Great videos. Do you know if can hook up 3 SSRs to the one controller? And can you just daisy chain one of the hot wires across all three SSRs and output directly to a heating element without a plug? Like an oven element (looking to build a powder coating oven so I need three elements)
Hi George. Can you provide info on the volt meter, type etc. Les
Hi, using your wiring method to run a lead casting pot. The Chinese Rex c100 knockoff doesn't seem to provide enough power to bring my pot up to temp, or maintain it. I would prefer to have something that is just an 'on-off ' that would bring the pot up to temp within 30min or so, and then maintain a temp between a range (375c to 335c) using a full on and then full off method. Any suggestions?
I would suggest that the fan goes on the underside. That way, You don't get as much dust into the box! 🤔
I need this exact set up but it’s for an oven my element does not plug into a Receptacle, how do I over come this ?
Thank you so, George! all of your videos are so help full. had to watch this one about 10 times :-) just to make sure I did everything correctly. I noticed that the output on pins 6 and 18 is 13.6 volts dc.. Would there be any issues powering the fan off those pins?
Yes you can as the purpose of the fan is to cool the ssr relay and it only will get activated once the ssr gets its power from the pid , no need for a transformer if the voltage is about 12v.
you made a Process & Instrumentation control Diagram (P & ID) on the whiteboard for your PID Controller :)
I am building a powder coat oven. What would be the best pid for me
Your videos are amazing, I was curious to know here in Australia since our standard power it 240v 50Hz
Would this still work?
Yes but you have a hot, neutral and ground wire just like our 120 volt circuits. wire it the same way.
Thanks, I was thinking that would be the way. Appreciate your reply
Hi George here in the uk we have 230/240v 50 Hz , 3 wires live, neutral, and earth I assume it’s the same as Australia. Our plugs are rated or fused at 13 amps i.e. a electric kettle will have a 3kw element and plugs into the wall through a 13 amp plug, would a 13amp socket be sufficient in the PID ?
I am making a big oven for powder coating. The receptacle would be a bar then?
Oops!! I just got Part 4.
The question I just posed is now irrelevant.
Sorry about that. Patience is not one of my finer points.

WHAT THIS EXERCISE ASKS >>
a) According to the comment thread, what output voltage did one commenter measure on pins 6 and 18?
b) Reproduce the comment thread's passage word for word, starting at "I would suggest" and ending at "is about 12v.".

EXERCISE DATA >>
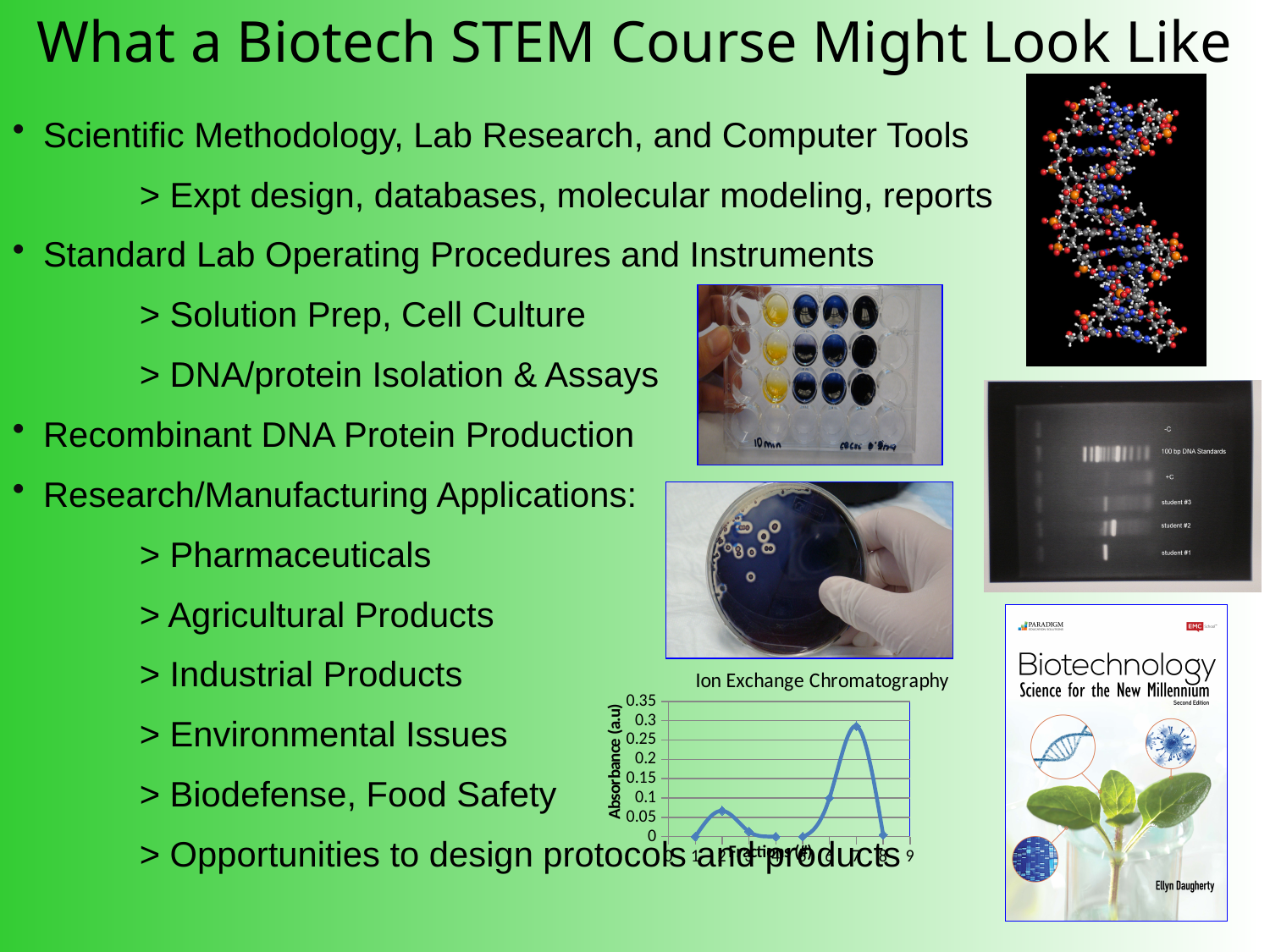
In the Ion Exchange Chromatography chart, is the absorbance at fraction 4 greater or less than 0.05? less In the Ion Exchange Chromatography chart, is the absorbance at fraction 7 greater or less than 0.25? greater In the Ion Exchange Chromatography chart, what is the label of the y axis? Absorbance (a.u) In the Ion Exchange Chromatography chart, which has the higher absorbance, fraction 2 or fraction 7? fraction 7 In the Ion Exchange Chromatography chart, does the absorbance rise or fall between fraction 6 and fraction 7? rise In the Ion Exchange Chromatography chart, does the absorbance rise or fall between fraction 7 and fraction 8? fall In the Ion Exchange Chromatography chart, is the absorbance at fraction 2 greater or less than 0.1? less In the Ion Exchange Chromatography chart, at which fraction number is the absorbance highest? 7 What is the title of the chart on the slide? Ion Exchange Chromatography What kind of chart is the Ion Exchange Chromatography chart? line chart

ACTIVITY ANSWERS >>
a) 13.6 volts DC

b)
I would suggest that the fan goes on the underside. That way, You don't get as much dust into the box! 🤔
I need this exact set up but it’s for an oven my element does not plug into a Receptacle, how do I over come this ?
Thank you so, George! all of your videos are so help full. had to watch this one about 10 times :-) just to make sure I did everything correctly. I noticed that the output on pins 6 and 18 is 13.6 volts dc.. Would there be any issues powering the fan off those pins?
Yes you can as the purpose of the fan is to cool the ssr relay and it only will get activated once the ssr gets its power from the pid , no need for a transformer if the voltage is about 12v.